*** Passage ***

During the first winter months of ’05, I had started walking and jogging at the gym on a treadmill with varying success. Most days I would walk for 15 minutes, jog (quite slowly) for 5, and then walk for 15 minutes. That Patriots Day morning, my friend Amy called and asked if I wanted to get out and go for a run to the river. I was pretty self conscious about my running skills, especially on the one day of the year where the best runners in the world were in town. The sun was shining, and that energy helped me overcome my insecurities, so Amy and I took a casual jog to the Charles. From that day on, I refused to go back onto a treadmill, I began getting up before the sun to get out before work or school all summer, and as the winter approached I bought gloves, spandex, and a windbreaker so I could keep running outside in the ice and freezing cold. I was hooked. A slow 3 miles three days a week slowly turned into 5 days a week, and by the following summer, I was running 6 days and averaging 35 miles a week. By this point I had dropped from 240lbs to 170lbs.

I still run, but usually only on the weekends. My new job has put quite the constraints on my time, and I began biking to work last July so that I could at least get some exercise while getting to work, rather than getting up even earlier to run and then ride the T. Over the past year, my athletic association has shifted from being a runner who bikes to get to work/school to being a cyclist who runs in my free time on the weekends. I don’t spend as much time thinking about when it’s new sneaker time or what a new jogging route will be, instead I’ve begun researching bike maintainence and the growth of Boston into a stronger biking city. I hope that I can forever balance these two persons; each coming to the front at different times in my life as they have shifted over the past three years.

*** End of Passage ***

• [Explore the material]:
A) List the items of clothing that the narrator of the passage on running and cycling bought as winter approached.
B) Extend the passage on running and cycling by writing its next few sentences, starting after its final sentence.
The records are separate material and are unrelated to the passage on running and cycling.

*** Supplied data ***

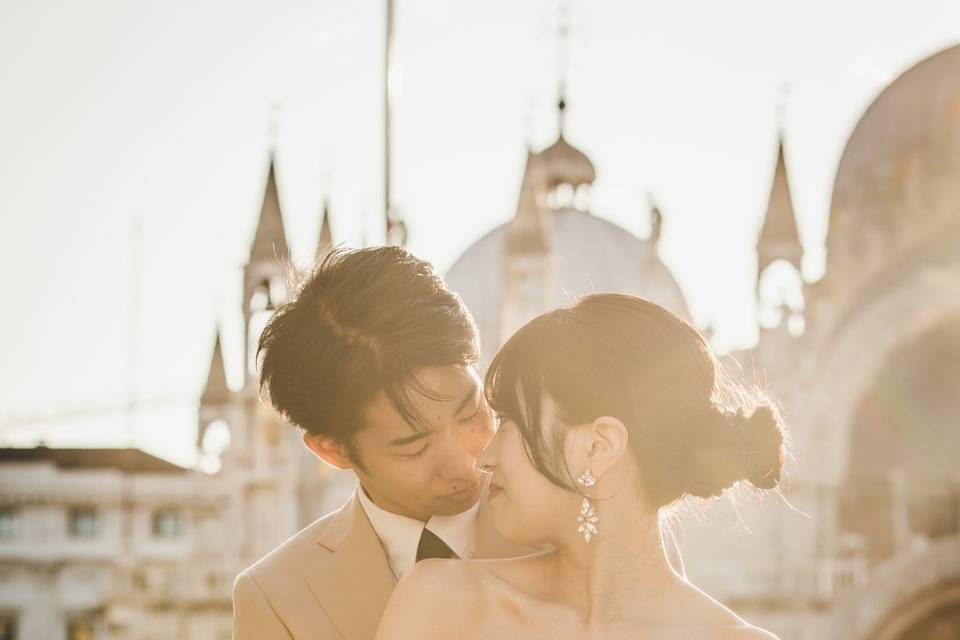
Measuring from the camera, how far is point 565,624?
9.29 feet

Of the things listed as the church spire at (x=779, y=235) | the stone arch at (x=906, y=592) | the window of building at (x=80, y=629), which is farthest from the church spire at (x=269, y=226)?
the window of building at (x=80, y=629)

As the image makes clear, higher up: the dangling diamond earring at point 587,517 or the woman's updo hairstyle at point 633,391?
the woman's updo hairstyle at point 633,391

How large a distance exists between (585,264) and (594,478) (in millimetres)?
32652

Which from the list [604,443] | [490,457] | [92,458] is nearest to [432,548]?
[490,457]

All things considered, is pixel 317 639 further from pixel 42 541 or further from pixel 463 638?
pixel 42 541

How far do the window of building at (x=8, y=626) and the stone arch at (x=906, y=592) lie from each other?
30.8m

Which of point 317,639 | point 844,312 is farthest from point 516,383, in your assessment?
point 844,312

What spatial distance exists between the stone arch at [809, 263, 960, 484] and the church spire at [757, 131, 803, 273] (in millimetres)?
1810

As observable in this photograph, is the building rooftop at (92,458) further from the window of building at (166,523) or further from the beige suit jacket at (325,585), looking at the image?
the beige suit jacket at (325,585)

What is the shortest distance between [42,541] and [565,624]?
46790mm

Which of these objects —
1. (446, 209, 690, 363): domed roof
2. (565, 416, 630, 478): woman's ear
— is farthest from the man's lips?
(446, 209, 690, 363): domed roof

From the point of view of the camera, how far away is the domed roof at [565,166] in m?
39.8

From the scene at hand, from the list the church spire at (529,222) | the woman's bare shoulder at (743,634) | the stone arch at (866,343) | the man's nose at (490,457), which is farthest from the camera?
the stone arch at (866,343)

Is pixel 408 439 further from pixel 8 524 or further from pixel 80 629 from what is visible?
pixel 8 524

*** End of Supplied data ***
*** Supplied data ***

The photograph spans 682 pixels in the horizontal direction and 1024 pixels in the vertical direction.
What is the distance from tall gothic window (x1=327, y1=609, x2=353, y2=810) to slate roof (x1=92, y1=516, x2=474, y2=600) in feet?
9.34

*** End of Supplied data ***

• [Answer set]:
A) Gloves, spandex, and a windbreaker.

B)
It was a balmy 38* when I left my apartment this afternoon to go for a run. I am by no means the most hardcore runner in town, but sometimes find myself almost all alone out there. The rain didn’t really start until a few miles into my run, but still I didn’t pass any joggers or bikes as I warmed up through the Public Garden. Usually in the weeks approaching the Boston Marathon, the sun starts to shine and the city falls back in love with the bike/footpath along the Charles, but It seems that the seasonal urban jogging community is still a bit shy. That said, I was quite happily surprised to pass more joggers than I could keep track of, and almost as many cyclists once I made it over the river into Cambridge.

As enthused as I am to have seen as many folks out enjoying the day as I did, I was made quite aware of how cold and dreary it was today compared to years past. I usually look forward to the deep down cleansing rain through April and May. I love the soaking rain, but as long as it’s warm(ish). There’s a lot of scientific reasoning that flies way over my head when it comes to global warming, but days like today make an extremely clear impression on me. It seems a bit counterintuitive that global warming would make spring colder, but with a little bit of research on wind patterns and glacial melting, April showers bringing May snowfalls seems far too plausible.